我按照说明在此处提出了网址请求:https://docs.python.org/3/howto/urllib2.html
但是无法使请求成功。
import urllib.request
import urllib.parse
URL = 'http://zhishi.me/api/entity/'
term_str = '瓦朗谢讷足球俱乐部'
encoded_url = urllib.parse.quote_plus(URL + term_str)
with urllib.request.urlopen(encoded_url) as response:
html = response.read()
html = html.decode('utf-8')
print(html)
这会产生以下错误:
Traceback (most recent call last):
File "/home/martin/nlp/baike/downloader/test.py", line 7, in <module>
with urllib.request.urlopen(encoded_url) as response:
File "/usr/lib/python3.6/urllib/request.py", line 223, in urlopen
return opener.open(url, data, timeout)
File "/usr/lib/python3.6/urllib/request.py", line 511, in open
req = Request(fullurl, data)
File "/usr/lib/python3.6/urllib/request.py", line 329, in __init__
self.full_url = url
File "/usr/lib/python3.6/urllib/request.py", line 355, in full_url
self._parse()

- **材料**
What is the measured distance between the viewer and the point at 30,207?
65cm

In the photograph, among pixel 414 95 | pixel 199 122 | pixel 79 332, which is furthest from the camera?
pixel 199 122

- **练习要求**
#1 根据原文回答：
(a) 提问者参照的说明页面网址是什么？
(b) 代码中变量 term_str 被赋予了什么值？
(c) 报错信息指出出错的是 test.py 的第几行？
#2 接着原文最后一行，续写这段关于 urllib 请求报错的原文。
上面的清单与原文没有关系。

- **参考答案**
#1
(a) https://docs.python.org/3/howto/urllib2.html
(b) '瓦朗谢讷足球俱乐部'
(c) 第 7 行

#2
File "/usr/lib/python3.6/urllib/request.py", line 384, in _parse
raise ValueError("unknown url type: %r" % self.full_url)
ValueError: unknown url type: 'http%3A%2F%2Fzhishi.me%2Fapi%2Fentity%2F%E7%93%A6%E6%9C%97%E8%B0%A2%E8%AE%B7%E8%B6%B3%E7%90%83%E4%BF%B1%E4%B9%90%E9%83%A8'
我想出了纠正的方法:
base_url = 'http://zhishi.me/api/entity/'
para = urllib.parse.quote('瓦朗谢讷足球俱乐部')
url = urllib.parse.urljoin(base_url,para)
with urllib.request.urlopen(url) as response:
html = response.read()
html = html.decode('utf-8')
print(html)